Do short, simple, everyday activities together, like brushing your teeth at the same time, or mailing letters. The modeling helps him learn.
You will know when he is ready to make the next step. Make it fun.
Don't insist on eye contact with commands like "look at me" or provide reinforcements such as "good looking!"
Studies are showing that direct eye contact can be uncomfortable for some people with autism and increase their anxiety level.
I have found that natural, social eye contact develops over time as the child learns to visually reference faces and connect to people.
Many children with autism have difficulty processing spoken language while processing all the other stimuli they take in. You can use your whole body to communicate -- your expressions, hands, feet.
Learn some sign language (it really comes in handy) or picture cards.
Try losing your voice for a period and only communicate nonverbally for fun. Your child may become surprisingly responsive to this!

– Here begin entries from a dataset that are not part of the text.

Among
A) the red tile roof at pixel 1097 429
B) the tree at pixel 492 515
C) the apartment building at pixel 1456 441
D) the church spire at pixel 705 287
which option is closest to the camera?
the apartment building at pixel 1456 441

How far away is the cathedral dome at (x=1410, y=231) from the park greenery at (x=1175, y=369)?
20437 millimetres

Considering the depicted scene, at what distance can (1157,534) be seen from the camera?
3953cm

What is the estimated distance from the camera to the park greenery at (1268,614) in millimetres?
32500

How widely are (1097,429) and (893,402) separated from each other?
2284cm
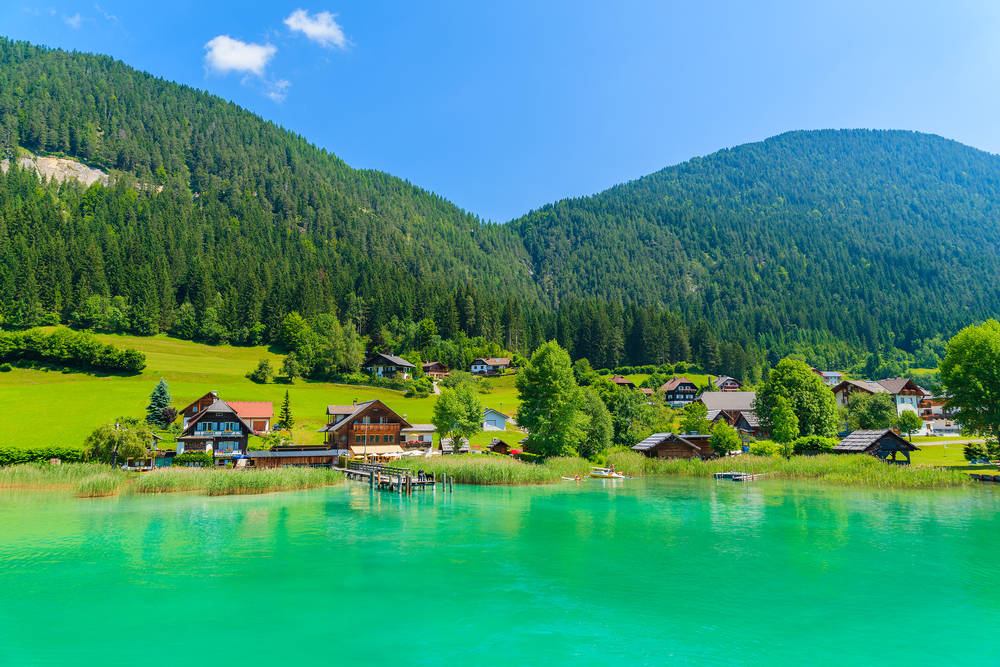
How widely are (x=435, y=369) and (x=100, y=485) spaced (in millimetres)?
93375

One of the classic traits of autism is that these chilldren tend not to point at things to draw your attention to them. It's believed that children with autism struggle with theory of mind challenges -- they have a hard time understanding that you do not share the same thoughts they do.

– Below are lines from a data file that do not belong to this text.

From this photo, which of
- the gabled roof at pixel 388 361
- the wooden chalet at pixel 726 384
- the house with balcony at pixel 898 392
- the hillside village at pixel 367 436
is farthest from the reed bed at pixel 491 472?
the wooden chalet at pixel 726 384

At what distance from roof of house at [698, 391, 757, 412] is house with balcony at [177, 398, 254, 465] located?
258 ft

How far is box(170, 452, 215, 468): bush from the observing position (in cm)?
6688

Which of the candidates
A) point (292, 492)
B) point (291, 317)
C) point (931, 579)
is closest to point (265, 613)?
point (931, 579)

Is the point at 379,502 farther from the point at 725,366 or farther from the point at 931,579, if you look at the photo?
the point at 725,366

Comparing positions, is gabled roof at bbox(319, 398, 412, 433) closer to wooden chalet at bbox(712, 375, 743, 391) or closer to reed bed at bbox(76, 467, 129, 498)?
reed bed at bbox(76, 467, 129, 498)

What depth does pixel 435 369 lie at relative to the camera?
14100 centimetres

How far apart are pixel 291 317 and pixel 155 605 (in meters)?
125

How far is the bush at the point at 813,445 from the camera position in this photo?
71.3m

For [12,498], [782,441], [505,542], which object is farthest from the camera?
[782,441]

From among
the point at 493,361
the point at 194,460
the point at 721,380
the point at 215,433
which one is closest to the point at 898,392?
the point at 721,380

Over time, however, this can be encouraged to develop. For example, demonstrating to your child that your face has information (by making it interesting) teaches your child to visually reference your face for information.
This is a process, which you can accelerate by making your face more fun and interesting to reference. Increase facial expressions and and gestures. Make your face so interesting your child will have a reason to look at you and pay attention. Even eye glasses and eyeliner, or a hat, can help!
I don't think it helps to constantly point out to young children with autism that you don't share their thoughts and experiences,
when they don't have skills to understand that. I have seen teachers do this: my son would start to share something that he did over the weekend, for example, a birthday party. He would start to say: Remember when... and the teacher would reply, "No, I don't remember because I wasn't there." This would confuse my son and he would stop initating the communication. I don't see any point in
discouraging a child with autism who is trying to communicate in a social way.
Until their theory of mind develops, which is a developmental process, you can choose to respond with "That must have been great! I love birthday cake." Or, "You're telling me about a party you went to. I bet you had fun." Then wait for to see if the child continues to share.
My son did not point at first. For years, he did not seem to understand that people had thoughts different from his own. But that does develop, as you see here. We worked hard with RDI techniques to help foster that. In this photo, my son is spontaneously (without prompting) pointing to something to draw my attention to it.
When you want your child's attention, don’t wear out his name. Try other attention-getters, such as “ahem” or a cough. Say his name once, and then touch his shoulder. Do not say his name over and over -- he will tune you out, and there will be times when you NEED him to respond to his name.
Most importantly, understand that children with autism process language differently. Use fewer words, and slow down.
And match the length of your utterances to your child’s ability. This might be quite low! Keep it simple, not babyish. The book "More Than Words" has excellent tips for this.
Make your words important by spotlighting key words with volume, pacing, pitch, an accent, expressiveness, and other emphasis. In "More Than Words," they advise: Say Less, Stress, Slow, and Show.
Legal disclaimer: The tools and recommendations on this website are not intended to replace the information, training, and support you may receive from qualified medical and therapeutic professionals. It is the parent's responsibility to verify the accuracy of recommendations and information before implementing changes that may impact the parent's child.